Senator Warren (far right) and her family from her campaign website: FACTSQUAD |
By Jacqueline Keeler
Voters are divided on party lines as Republicans revel and Democrats react in disgust at President Trump’s latest tweet referencing the Cherokee Trail of Tears, a tribe from which the senator has claimed descent. Despite Warren’s punchy response that Trump will probably not even been in the 2020 race because “he won’t be even a free man,” his base has not abandoned yet. The answer is in U.S. history.

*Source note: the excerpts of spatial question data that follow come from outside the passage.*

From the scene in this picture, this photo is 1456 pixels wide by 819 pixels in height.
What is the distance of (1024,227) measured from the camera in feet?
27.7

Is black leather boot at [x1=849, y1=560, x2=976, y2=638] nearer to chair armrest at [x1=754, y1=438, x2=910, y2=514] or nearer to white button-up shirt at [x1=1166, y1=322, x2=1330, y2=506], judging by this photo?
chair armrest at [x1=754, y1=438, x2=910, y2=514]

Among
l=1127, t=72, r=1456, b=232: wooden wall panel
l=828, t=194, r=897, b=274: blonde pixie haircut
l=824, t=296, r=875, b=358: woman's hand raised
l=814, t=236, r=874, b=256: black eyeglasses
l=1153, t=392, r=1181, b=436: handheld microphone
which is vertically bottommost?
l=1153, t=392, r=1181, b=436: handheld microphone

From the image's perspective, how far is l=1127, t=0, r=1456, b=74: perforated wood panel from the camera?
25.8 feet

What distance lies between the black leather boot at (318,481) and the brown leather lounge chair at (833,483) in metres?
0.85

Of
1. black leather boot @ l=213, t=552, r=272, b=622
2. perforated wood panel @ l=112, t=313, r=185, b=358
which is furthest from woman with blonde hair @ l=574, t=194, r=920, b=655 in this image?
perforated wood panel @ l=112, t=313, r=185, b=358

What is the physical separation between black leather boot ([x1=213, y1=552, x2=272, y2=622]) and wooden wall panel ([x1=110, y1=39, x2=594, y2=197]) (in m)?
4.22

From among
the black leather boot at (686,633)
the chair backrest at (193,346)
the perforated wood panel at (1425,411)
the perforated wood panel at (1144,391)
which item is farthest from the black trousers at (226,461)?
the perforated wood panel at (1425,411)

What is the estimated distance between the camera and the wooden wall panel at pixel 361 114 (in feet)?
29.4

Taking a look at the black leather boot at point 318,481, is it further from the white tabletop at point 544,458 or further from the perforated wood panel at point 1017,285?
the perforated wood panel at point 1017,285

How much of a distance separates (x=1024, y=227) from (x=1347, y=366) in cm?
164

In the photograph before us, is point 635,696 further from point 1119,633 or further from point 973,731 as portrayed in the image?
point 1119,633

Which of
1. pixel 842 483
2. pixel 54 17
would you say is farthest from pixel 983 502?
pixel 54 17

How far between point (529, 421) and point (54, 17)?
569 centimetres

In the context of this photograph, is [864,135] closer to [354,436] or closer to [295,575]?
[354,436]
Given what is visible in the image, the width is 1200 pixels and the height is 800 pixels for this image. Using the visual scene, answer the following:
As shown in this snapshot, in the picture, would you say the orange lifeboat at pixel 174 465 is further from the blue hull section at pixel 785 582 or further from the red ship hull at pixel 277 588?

On the night of the State of the Union, as the nation watched the fireworks between Trump and the women of Congress dressed in white. The Washington Post quietly dropped a story under the rather bland headline “Elizabeth Warren apologizes for calling herself Native American.” The most remarkable disclosure in the article wasn’t Warren’s mea culpa, but a document the Post had procured through an open records request. On her 1986 registration card for the State Bar of Texas, Warren identified herself in her handwriting as “Native American,” a discovery that could mean this issue will continue to hamper her presidential campaign, which officially launched on Feb. 9. Warren has always denied claiming Native identity to take advantage of Affirmative Action opportunities meant for Native Americans. She says she filled out the card after admission to the bar in Texas.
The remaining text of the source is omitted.